Yes, I heard about this "local" trick, but I didn't try it yet.

>That code is almost identical with the previous code, so you can do
>the same optimization tweaks.  You could also precompute which hist
>elements have entry[1] == 0 so you don't do that check every time
>in the loop.  (As it is now, the "if" check is probably more expensive
>than the calculation, even if you know it's zero, unless there are a
>lot of zeros.)

I didn't quite understand this part. How should I precompute the zero
entries? How do I know where they are? Or should I just cut them out
before and access the histogram differently?

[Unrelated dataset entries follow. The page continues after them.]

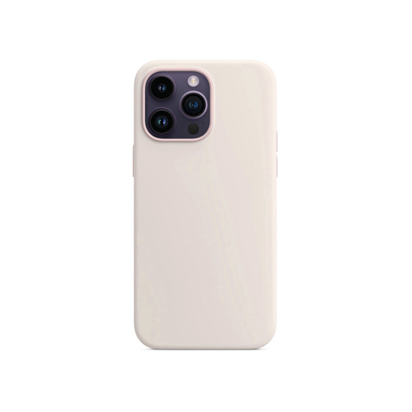 Futrola Chroma za Samsung Galaxy F06 5G Beige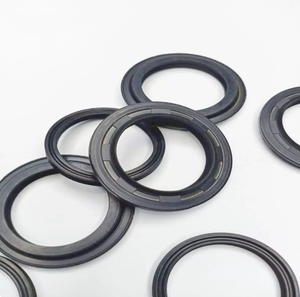 พร้อมจัดส่งสำหรับซีลน้ำมันวาล์วควบคุมการจ่ายน้ำมัน Kato 307 308 180 250 400 450 512 550 650 700 800 820 880 900 1023 1250 1430 - Product Image 2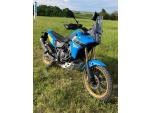 Klikněte pro detailní foto č. 5 - Yamaha Ténéré 700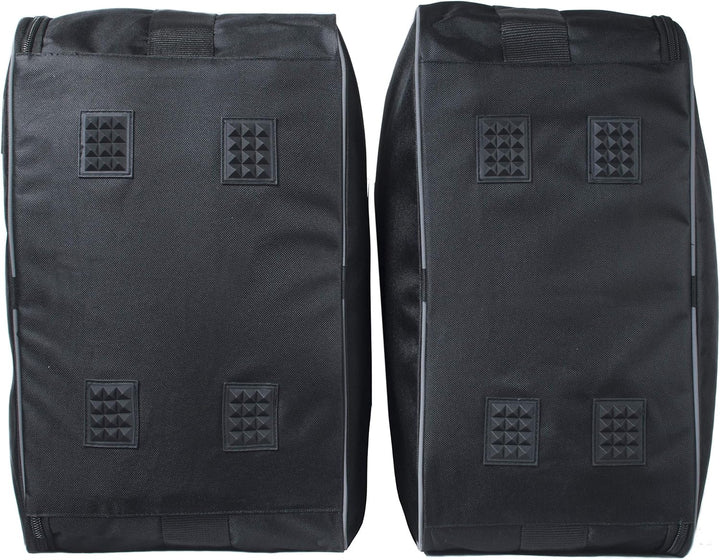GREAT BIKERS GEAR - Packtasche Liner Taschen Gepäcktaschen Innentaschen Für BMW R1200gs Adventure Al
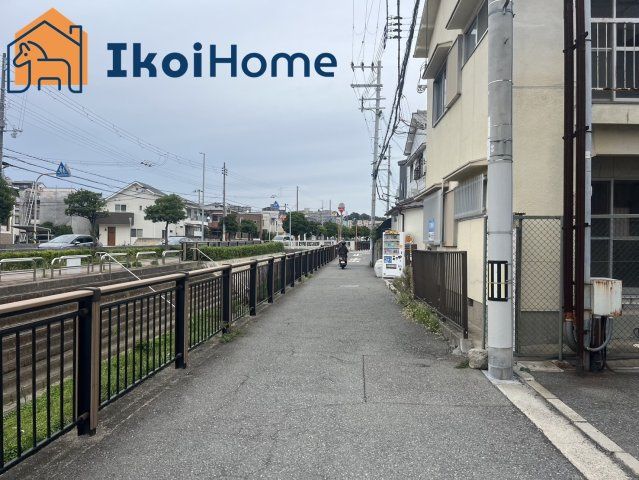 明石市朝霧東町　土地の周辺|～ご見学に関して～平日や夜間でもご案内可能。決まったお時間で身動きが取れない方も臨機応変に対応します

>If your lists are really long (O(100,000) or more?) then you might find
>that the append starts taking too long -- append is asymptotically O(n**n)
>in Python -- so that precomputing
>
>  i_vector = [None] * len(s_vector - 1)
>
>then keeping an index 'n' to replace
>  i_vector.append( ...)
>with
>  i_vector[n] = ...
>is faster.  But this is unlikely.

The list are not that long. Probably only a couple of thousands
entries.

>Probably the best optimization you can do, if PyInline is an acceptable
>approach, is to write put that sinc sum into C code.  It reduces to
>taking two lists and returning a float.

I tried to use weave.inline. Here is my code. But put your coffee away
before you read it (you might spill it otherwise over your keyboard)
and _please_ don't laugh out loudly.. I really didn't know what I was
doing, but it somehow worked...

----------- code begin -------------
    code = """
        PyObject *intens=PyList_New(s_length);
        double sum, x, s, h, f_s, i;
        for (long t=1;t<s_length;t++) {
            s=py_to_float(PyList_GetItem(s_vector.ptr(),t),"s"); 
            sum=0;
            for (long r=1;r<hist_length;r++) {
                x=2*PI*s*r/hist_mult;
                h=py_to_int(PyList_GetItem(hist.ptr(),r),"h"); 
                sum=sum+(2*h*sin(x)/x);
            }
            f_s=py_to_float(PyList_GetItem(f_s_vector.ptr(),t),"f_s");
            i=atoms*f_s*f_s*(1+sum/atoms);
            PyList_SetItem(intens, t, PyFloat_FromDouble(i));
        }
        return_val = Py::new_reference_to(intens);
        """
    intens = weave.inline(code, ['s_length', 's_vector',
		 'hist_length', 'hist', 'hist_mult', 'PI','atoms',
		 'f_s_vector'],
                            verbose=2, force=0, compiler = 'gcc')
------------- code end ------------

Today I did a couple of test, but only on small clusters. The timing
routine measured not only the double loop but also the radius
calculation before. Here the results:

------------- results
56 Atom Bi Cluster
running calculate_nohist 3 times took 26.393 s (8.798 s per run)
running calculate_hist 3 times took 17.300 s (5.767 s per run)
running calculate_hist_sci 3 times took 33.052 s (11.017 s per run)
running calculate_hist_weave 3 times took 3.101 s (1.034 s per run)

124 Atom Bi Cluster
running calculate_nohist 3 times took 126.595 s (42.198 s per run)
running calculate_hist 3 times took 21.728 s (7.243 s per run)
running calculate_hist_sci 3 times took 58.345 s (19.448 s per run)
running calculate_hist_weave 3 times took 4.247 s (1.416 s per run)
------------

The "nohist" is the first solution (slow), the "hist" is my second
solution with histograms, the "hist_sci" is the solution using
Scientific Python histograms, and the "hist_weave" is the solution
presented above. The speed of the weave solution is quite incredible!

Thanks again,

Martin